What you need to do: Once the pictures have been excluded, set down each remaining entry word for word.

Data:
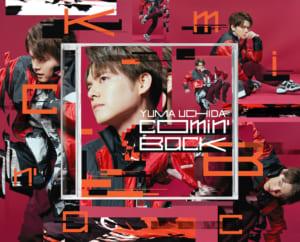 内田雄馬 8th シングル「Comin' Back」完全生産限定盤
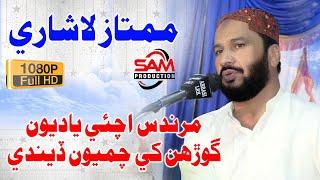 Mumtaz Lashari    Marndas Ta Achi Yadoon Gorhan Khe    نون دوهيڙن سان    Mehfil Sindhi Song 2020.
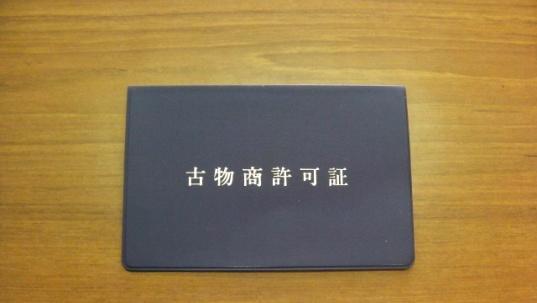 手帳型許可証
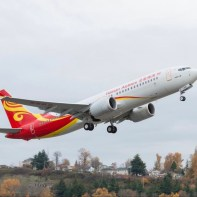 Boeing_737_MAX_8_Hainan_Airlines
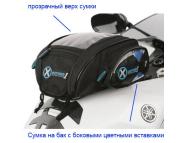 Сумка на бак Oxford Mini Tankbag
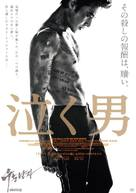 U-neun nam-ja - Japanese Movie Poster (xs thumbnail)
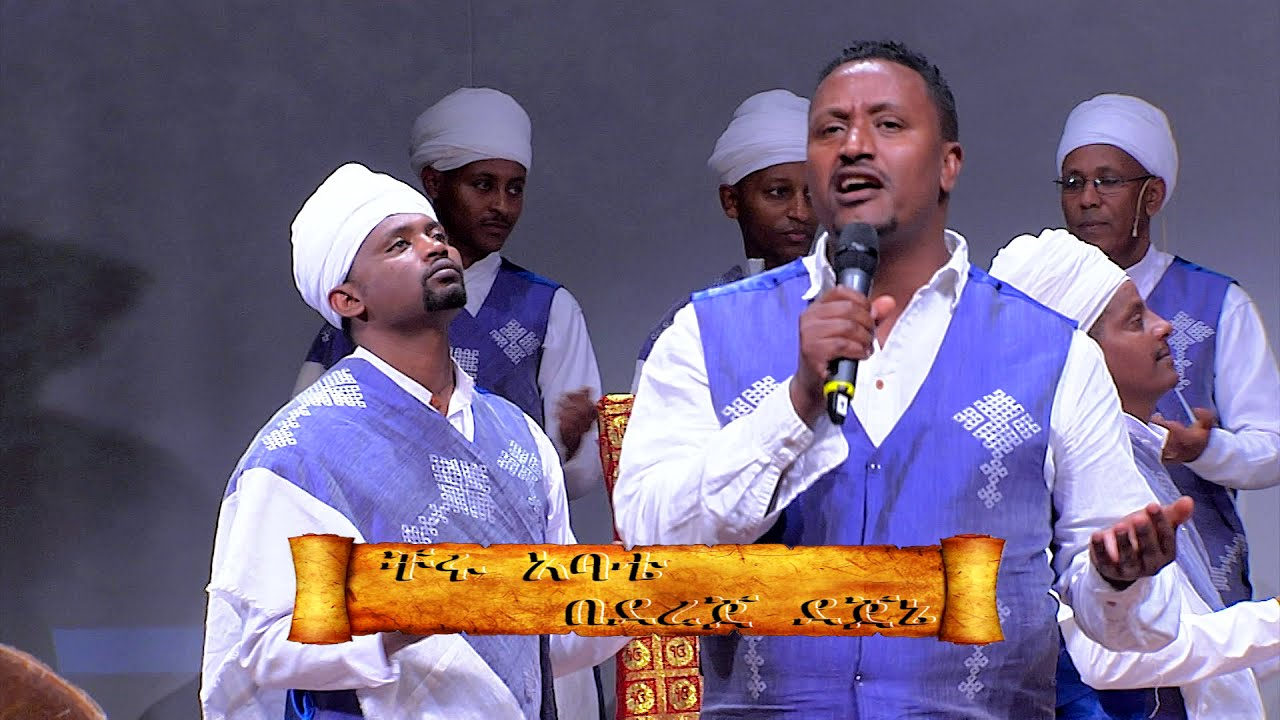 Ethiopia New Orthodox Mezmur By Dereje Dejene /ቸሩ አባቴ/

Finished task:
 内田雄馬 8th シングル「Comin' Back」完全生産限定盤
 Mumtaz Lashari    Marndas Ta Achi Yadoon Gorhan Khe    نون دوهيڙن سان    Mehfil Sindhi Song 2020.
 手帳型許可証
 Boeing_737_MAX_8_Hainan_Airlines
 Сумка на бак Oxford Mini Tankbag
 U-neun nam-ja - Japanese Movie Poster (xs thumbnail)
 Ethiopia New Orthodox Mezmur By Dereje Dejene /ቸሩ አባቴ/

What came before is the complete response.